Bu tecrübe, onun özgünlüğünü kaybetmeden, kendi rengini, özgürlüğünü yitirmeden, kimliğini ve aidiyetini yeniden tanımasına, anlamlandırmasına, en nihayetinde şekillendirmesine ve ümmet bilinciyle vuslata erdirmesine vesile oldu.
Hülâsa…
Ümmet bilinci, bir yürekte milyarlarca yüreği taşımaktır. Bir bilekte milyarlarca bileğin gücünü toplamaktır. Hakeza milyarlarca insanı hissetmek, adaletsizliğe, zulümlere karşı sessiz ve pasif kalmamaktır. Bu bağı ifade etmeye kelimeler kifayetsiz kalacaktır. Ümmet bilinci ile atan kalp, sadece ümmet için atmaz, tüm insanlığın kurtuluşu için de sızlar ve çarpar. Ama elbette kardeşinin yeri ve sancısı bambaşkadır.
“Mü’minler birbirlerini sevmekte, birbirlerine acımakta ve birbirlerini korumakta bir vücuda benzerler. Vücudun bir uzvu hasta olduğu zaman, diğer uzuvlar da bu sebeple uykusuzluğa ve ateşli hastalığa tutulurlar.” (Buhârî, Edeb 27; Müslim, Birr 66)
Muhammed İkbal’in ifadesiyle: “Müminin kalbi, ümmetin kalbidir.”

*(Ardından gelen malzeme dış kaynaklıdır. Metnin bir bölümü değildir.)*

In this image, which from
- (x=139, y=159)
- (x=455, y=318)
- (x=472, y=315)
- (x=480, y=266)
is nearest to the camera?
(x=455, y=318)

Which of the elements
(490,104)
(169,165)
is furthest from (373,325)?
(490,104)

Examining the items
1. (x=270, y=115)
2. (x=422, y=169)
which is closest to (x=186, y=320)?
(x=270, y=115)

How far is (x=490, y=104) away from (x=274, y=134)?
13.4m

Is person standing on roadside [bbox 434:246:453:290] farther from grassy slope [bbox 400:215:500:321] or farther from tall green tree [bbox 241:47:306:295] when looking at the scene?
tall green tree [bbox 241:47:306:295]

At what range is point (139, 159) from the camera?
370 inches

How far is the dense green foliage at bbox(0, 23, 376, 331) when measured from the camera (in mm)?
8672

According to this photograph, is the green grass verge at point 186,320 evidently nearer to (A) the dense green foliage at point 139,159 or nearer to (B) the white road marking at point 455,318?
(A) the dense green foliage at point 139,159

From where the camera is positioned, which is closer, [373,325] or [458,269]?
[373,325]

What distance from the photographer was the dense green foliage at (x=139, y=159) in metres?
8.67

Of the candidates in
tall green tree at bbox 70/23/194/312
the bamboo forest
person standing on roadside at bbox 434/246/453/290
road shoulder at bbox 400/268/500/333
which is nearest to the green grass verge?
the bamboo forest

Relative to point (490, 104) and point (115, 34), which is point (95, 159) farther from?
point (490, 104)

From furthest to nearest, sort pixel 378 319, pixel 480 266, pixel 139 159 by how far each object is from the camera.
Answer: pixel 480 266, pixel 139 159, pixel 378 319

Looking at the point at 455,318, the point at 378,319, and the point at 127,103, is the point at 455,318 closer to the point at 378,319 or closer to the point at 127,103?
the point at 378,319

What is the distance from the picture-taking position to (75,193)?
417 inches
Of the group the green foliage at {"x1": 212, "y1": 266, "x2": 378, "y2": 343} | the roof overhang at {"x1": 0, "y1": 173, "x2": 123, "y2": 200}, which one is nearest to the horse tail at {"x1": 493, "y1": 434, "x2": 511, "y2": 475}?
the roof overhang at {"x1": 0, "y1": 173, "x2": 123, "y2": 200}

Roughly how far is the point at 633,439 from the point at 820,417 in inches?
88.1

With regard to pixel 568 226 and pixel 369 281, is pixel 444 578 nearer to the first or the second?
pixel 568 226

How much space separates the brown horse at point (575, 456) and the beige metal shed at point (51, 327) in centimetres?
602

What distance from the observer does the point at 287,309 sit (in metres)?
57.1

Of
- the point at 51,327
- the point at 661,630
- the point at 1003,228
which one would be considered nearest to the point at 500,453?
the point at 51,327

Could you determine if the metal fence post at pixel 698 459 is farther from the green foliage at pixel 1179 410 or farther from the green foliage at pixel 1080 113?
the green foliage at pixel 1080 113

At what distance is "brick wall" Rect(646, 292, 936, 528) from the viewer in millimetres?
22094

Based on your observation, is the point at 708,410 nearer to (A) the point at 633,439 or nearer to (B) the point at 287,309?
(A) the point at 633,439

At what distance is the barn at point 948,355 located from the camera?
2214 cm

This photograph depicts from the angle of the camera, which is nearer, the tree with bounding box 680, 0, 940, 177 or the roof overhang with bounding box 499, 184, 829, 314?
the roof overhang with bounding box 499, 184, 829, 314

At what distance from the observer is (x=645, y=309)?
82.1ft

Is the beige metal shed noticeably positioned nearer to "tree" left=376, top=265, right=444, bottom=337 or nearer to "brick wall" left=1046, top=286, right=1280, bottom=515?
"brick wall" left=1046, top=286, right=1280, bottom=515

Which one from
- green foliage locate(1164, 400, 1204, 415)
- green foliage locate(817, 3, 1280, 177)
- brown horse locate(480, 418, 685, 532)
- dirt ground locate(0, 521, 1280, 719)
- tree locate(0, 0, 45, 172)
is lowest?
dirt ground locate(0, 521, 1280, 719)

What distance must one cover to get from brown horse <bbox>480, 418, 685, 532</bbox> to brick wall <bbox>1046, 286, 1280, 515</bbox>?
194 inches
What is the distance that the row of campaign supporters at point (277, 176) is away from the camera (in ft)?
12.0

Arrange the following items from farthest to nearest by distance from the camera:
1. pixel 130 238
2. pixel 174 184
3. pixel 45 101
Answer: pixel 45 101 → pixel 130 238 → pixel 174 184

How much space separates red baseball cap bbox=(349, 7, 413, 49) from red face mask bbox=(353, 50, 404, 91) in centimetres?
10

Böyle olunca, aynı zamanda kalbi ümmetin de coğrafyasıdır. Yüreği kardeşlerine amadedir. Modern zamanın bakış açısıyla delilik gibi gelse de ümmet bilincini kuşanmak bir çeşit veliliktir...
Şu dizeler bunu çok güzel özetliyor…
“Yüreğim; Ortadoğu, yüreğim Afrika
Taif’te kardeşlerim ayaklansa
Ben de yürürüm…
Yüreğim; Anadolu, yüreğim Asya
Afgan’da bir mücahit vurulsa
Ben de ölürüm…”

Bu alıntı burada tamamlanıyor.